Ao autorizar a prorrogação da prisão domiciliar de Jair Bolsonaro (PL), o ministro Alexandre de Moraes, do Supremo Tribunal Federal, considerou na decisão desta 6ª feira (3.jul.2026) que o regime auxiliou na melhora do quadro clínico do ex-presidente.
O ex-presidente cumpre pena de 27 anos e 3 meses por tentativa de golpe de Estado. Ele está em prisão domiciliar humanitária desde março, quando Moraes autorizou a substituição temporária do regime fechado por razões médicas. O prazo inicial de 90 dias da domiciliar terminou na 5ª feira (25.jun). A decisão sobre a prorrogação, no entanto, ficou condicionada à análise do estado de saúde de Bolsonaro e à apuração sobre uma pistola registrada em nome do ex-presidente, apreendida em 15 de junho durante uma blitz no Distrito Federal.
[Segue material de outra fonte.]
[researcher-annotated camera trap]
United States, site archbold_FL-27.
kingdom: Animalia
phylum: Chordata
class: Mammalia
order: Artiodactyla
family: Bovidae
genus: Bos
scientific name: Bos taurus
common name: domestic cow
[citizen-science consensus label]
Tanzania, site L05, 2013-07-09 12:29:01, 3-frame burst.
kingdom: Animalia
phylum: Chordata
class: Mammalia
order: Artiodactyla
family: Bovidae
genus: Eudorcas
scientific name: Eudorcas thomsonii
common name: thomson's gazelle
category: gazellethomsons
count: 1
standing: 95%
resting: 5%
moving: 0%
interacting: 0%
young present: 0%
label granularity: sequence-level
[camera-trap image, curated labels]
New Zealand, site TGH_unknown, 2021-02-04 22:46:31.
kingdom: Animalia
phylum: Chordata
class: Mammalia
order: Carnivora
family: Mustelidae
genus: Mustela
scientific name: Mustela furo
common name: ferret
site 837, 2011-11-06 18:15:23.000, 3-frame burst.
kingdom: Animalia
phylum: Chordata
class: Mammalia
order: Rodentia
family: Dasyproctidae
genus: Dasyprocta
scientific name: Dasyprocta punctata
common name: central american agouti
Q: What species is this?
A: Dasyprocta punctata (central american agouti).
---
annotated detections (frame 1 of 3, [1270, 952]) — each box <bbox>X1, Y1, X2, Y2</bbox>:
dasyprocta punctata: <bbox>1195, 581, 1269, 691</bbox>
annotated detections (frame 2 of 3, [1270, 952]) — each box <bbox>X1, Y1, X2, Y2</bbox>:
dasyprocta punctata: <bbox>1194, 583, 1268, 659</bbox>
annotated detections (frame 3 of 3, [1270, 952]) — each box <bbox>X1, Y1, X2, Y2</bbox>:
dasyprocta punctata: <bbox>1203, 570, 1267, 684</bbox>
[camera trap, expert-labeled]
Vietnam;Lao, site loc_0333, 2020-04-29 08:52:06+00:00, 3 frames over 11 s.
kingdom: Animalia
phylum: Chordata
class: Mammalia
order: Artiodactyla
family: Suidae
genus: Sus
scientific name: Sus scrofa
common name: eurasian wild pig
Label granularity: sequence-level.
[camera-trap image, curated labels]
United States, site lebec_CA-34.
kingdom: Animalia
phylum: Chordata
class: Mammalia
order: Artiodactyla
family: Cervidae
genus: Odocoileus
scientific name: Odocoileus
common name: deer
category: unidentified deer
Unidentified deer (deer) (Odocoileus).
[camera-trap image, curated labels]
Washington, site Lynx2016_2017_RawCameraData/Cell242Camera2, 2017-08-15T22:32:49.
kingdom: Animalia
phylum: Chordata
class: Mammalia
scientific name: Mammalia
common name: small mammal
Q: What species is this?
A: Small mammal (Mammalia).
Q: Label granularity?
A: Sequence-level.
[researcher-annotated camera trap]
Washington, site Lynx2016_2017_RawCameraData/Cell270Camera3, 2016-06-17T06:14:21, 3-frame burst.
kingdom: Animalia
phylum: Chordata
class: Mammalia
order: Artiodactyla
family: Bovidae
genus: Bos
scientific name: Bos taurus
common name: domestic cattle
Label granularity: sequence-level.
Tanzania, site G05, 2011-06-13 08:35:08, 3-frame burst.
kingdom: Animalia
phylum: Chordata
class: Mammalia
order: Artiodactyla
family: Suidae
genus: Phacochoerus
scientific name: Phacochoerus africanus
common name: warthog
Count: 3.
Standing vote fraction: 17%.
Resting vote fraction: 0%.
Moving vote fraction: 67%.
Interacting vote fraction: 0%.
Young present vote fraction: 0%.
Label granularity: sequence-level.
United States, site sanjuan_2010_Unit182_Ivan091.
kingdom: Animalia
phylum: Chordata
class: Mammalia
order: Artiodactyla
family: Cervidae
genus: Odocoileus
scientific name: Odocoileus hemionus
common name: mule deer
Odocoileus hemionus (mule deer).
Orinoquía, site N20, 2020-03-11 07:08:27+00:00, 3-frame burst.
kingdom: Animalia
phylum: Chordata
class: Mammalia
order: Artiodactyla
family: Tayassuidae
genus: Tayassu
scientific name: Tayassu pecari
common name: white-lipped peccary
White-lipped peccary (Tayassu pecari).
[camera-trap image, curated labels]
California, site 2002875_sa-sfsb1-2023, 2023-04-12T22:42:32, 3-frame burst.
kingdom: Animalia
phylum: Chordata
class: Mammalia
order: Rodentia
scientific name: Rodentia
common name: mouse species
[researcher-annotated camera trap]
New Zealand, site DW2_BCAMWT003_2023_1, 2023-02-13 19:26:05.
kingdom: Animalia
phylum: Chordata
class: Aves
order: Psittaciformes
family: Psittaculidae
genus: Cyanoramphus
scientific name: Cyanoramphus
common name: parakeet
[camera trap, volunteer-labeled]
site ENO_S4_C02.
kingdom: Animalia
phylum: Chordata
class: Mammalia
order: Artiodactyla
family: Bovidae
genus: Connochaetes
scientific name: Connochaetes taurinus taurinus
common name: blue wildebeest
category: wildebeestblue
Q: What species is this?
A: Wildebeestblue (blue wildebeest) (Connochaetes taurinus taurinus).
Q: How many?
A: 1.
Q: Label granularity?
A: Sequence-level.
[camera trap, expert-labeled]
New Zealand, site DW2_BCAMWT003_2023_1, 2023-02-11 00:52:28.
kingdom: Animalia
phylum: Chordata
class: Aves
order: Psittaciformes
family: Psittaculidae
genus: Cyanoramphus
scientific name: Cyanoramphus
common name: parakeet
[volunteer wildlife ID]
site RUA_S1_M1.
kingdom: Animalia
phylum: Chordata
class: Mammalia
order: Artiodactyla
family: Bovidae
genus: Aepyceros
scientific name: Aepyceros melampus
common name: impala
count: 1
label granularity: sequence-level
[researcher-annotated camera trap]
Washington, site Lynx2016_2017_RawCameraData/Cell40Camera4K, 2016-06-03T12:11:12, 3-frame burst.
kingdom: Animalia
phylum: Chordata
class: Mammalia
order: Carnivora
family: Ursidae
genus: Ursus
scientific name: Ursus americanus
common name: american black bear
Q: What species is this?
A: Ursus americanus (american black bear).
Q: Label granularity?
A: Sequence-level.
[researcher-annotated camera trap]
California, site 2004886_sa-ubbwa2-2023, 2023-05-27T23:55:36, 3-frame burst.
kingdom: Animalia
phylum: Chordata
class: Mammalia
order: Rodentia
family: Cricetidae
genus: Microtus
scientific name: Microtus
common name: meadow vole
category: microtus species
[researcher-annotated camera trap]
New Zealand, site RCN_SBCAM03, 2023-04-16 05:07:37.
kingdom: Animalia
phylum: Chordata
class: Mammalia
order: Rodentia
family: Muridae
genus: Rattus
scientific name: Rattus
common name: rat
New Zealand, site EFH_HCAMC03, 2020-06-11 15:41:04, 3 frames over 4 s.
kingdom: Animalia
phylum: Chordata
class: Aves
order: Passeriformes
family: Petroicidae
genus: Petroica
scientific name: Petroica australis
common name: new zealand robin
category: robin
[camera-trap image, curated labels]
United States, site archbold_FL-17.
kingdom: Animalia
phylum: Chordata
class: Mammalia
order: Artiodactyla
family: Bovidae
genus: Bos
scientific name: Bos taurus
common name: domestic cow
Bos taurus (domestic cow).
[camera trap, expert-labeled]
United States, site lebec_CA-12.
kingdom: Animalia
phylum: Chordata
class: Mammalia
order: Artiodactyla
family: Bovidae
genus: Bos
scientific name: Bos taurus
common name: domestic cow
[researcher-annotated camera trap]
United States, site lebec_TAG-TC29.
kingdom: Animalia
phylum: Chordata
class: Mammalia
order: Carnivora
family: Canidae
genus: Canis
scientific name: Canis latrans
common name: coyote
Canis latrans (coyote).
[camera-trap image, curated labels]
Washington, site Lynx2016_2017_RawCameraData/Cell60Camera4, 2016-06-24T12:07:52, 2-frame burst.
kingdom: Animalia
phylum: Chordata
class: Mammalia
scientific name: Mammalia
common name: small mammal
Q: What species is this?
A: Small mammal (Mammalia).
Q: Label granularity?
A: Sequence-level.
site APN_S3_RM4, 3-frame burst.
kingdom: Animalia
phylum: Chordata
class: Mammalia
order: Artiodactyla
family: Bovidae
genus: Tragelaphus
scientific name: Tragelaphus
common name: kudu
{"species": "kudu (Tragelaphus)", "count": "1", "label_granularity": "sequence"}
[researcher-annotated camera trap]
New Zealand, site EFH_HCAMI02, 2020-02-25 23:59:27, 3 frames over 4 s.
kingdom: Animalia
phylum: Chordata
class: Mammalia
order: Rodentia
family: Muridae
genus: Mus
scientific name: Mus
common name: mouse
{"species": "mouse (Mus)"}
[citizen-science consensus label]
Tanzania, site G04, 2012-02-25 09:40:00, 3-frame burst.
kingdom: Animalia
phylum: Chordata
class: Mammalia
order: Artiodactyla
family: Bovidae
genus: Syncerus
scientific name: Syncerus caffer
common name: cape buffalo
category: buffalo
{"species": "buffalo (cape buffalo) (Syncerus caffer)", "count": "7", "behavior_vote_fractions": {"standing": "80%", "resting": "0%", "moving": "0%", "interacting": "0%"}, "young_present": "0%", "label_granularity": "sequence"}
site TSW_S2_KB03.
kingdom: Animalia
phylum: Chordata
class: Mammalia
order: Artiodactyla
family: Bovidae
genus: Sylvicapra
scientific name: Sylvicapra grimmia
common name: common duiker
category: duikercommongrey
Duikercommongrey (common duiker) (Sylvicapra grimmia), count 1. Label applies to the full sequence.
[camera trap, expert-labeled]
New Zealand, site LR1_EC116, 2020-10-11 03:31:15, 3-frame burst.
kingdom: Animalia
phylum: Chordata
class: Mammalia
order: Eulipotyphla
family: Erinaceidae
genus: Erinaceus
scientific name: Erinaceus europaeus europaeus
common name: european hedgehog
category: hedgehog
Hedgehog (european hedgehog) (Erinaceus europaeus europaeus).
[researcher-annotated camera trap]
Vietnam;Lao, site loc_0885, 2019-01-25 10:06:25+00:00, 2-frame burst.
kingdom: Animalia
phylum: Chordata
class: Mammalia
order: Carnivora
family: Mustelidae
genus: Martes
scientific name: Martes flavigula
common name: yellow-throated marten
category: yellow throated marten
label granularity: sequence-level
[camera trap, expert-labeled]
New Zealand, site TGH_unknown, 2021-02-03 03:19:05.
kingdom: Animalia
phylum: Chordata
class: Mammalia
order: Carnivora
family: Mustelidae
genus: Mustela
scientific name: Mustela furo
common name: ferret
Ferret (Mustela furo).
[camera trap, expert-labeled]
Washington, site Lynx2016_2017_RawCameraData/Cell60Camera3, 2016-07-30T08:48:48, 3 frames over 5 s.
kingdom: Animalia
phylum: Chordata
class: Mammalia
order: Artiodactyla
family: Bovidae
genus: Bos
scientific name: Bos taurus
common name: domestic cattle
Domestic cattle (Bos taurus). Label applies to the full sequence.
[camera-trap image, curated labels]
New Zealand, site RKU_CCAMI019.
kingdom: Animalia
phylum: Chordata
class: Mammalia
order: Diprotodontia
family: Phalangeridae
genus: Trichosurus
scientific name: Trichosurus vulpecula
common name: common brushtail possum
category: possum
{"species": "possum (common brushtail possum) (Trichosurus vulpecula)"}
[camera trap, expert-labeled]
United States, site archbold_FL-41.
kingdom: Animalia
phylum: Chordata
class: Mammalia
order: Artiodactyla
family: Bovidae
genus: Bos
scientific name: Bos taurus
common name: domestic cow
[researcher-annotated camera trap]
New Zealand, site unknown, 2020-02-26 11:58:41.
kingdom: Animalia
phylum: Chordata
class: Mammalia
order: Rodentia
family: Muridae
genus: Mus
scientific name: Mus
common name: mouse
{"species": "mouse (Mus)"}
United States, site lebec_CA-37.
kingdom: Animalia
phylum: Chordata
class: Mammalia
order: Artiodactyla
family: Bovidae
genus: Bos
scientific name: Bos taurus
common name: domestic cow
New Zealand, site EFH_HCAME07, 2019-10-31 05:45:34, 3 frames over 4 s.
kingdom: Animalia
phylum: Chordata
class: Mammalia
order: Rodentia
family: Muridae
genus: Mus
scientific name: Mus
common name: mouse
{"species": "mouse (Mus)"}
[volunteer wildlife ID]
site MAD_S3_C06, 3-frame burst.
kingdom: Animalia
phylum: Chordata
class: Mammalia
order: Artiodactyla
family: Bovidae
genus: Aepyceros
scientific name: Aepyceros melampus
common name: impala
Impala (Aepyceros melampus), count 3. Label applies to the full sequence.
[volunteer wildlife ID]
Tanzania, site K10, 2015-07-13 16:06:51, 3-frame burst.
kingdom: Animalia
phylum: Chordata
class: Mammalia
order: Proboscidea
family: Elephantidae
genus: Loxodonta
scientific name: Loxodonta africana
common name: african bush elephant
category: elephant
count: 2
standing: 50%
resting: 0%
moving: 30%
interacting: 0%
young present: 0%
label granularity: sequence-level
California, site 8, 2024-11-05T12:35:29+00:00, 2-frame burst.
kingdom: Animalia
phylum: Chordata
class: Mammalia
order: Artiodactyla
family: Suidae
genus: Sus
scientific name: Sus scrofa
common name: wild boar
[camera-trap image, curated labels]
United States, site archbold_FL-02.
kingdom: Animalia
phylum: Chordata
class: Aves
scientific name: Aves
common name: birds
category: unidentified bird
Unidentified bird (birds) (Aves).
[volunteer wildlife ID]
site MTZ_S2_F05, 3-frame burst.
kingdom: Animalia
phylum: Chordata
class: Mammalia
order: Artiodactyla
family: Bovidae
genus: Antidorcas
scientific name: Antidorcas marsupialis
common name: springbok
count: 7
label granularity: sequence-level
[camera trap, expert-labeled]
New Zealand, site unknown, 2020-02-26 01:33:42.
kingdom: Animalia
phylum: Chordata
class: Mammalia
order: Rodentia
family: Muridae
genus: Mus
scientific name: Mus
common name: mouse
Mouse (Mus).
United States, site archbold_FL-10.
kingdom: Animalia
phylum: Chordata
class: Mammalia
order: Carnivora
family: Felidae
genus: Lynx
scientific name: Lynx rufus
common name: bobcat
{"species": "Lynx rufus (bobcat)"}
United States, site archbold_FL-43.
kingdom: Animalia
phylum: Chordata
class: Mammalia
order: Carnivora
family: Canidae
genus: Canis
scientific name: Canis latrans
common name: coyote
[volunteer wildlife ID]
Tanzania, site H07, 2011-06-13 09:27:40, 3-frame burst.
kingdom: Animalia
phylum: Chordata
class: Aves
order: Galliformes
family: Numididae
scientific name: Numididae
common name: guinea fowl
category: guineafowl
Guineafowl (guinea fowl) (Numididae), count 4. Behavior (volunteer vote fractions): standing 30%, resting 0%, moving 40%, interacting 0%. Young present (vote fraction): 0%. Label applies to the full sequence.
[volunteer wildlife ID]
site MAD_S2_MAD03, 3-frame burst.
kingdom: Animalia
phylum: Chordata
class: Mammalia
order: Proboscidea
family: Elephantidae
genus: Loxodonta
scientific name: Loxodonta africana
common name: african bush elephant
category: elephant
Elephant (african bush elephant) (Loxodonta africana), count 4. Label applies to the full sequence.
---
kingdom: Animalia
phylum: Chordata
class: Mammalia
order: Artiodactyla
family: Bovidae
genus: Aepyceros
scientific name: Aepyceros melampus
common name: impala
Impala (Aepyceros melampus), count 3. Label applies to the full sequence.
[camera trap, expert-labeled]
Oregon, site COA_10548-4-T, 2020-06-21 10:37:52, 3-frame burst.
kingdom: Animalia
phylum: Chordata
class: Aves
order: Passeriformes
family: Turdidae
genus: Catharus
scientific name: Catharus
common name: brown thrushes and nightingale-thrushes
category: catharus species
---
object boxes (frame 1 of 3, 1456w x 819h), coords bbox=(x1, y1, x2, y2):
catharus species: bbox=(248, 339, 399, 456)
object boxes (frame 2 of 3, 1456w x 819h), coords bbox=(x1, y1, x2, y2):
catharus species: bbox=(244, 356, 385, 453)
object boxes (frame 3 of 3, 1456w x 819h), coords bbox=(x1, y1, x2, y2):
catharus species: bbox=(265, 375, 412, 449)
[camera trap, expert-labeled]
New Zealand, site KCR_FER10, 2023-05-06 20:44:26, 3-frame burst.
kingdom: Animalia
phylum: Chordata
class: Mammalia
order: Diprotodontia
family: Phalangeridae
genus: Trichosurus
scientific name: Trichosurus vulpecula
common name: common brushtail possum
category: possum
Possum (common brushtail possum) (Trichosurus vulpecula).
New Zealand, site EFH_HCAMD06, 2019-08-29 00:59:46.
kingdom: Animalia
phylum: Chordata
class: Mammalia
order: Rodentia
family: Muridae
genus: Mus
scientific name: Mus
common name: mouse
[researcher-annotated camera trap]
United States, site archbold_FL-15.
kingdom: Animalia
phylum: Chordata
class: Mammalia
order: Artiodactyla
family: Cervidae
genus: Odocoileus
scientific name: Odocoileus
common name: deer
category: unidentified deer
“Não há dúvidas de que, durante o cumprimento da prisão domiciliar humanitária, houve a melhora clínica do custodiado JAIR MESSIAS BOLSONARO, não somente em relação à ‘broncopneumonia aspirativa’, mas também no quadro geral de suas comorbidades, conforme demonstram os relatórios médicos semanais”, ressaltou. Leia a íntegra da decisão (PDF — 160 kB).
Moraes disse que a manutenção da prisão domiciliar humanitária de Jair Bolsonaro “mostra-se razoável, adequada e proporcional”. Ele afirmou que os motivos que antes impediam a concessão do benefício já não estão presentes e que há circunstâncias de caráter humanitário no caso. Segundo o ministro, nessas condições, é possível manter a medida mesmo para condenados em regime fechado, “desde que isso não represente a impossibilidade ou dificuldades na integral execução da pena privativa”
ARMA APREENDIDA
Na decisão desta 6ª feira, o ministro também afirmou que o episódio da arma apreendida não poderá ser configurado como falta grave, mas determinou a apreensão de todas as armas registradas em nome do ex-presidente.
O ministro revogou o porte de arma de Bolsonaro e o CAC (Certificado de Registro de Colecionador, Atirador Desportivo e Caçador) de outras 10 armas registradas. Todas deverão ser entregues em 48 horas à Superintendência da Polícia Federal no Distrito Federal.
Moraes acolheu o parecer da PGR afirmando que não foi identificada falta grave o suficiente para determinar o retorno do ex-presidente para a Papudinha, no Complexo Penitenciário da Papuda. Na 4ª feira (1º.jul.), o procurador-geral da República, Paulo Gonet, manifestou-se contra a punição de Bolsonaro pela arma Glock apreendida em 15 de junho em uma blitz no Distrito Federal na posse do militar Estácio Leite da Silva Filho.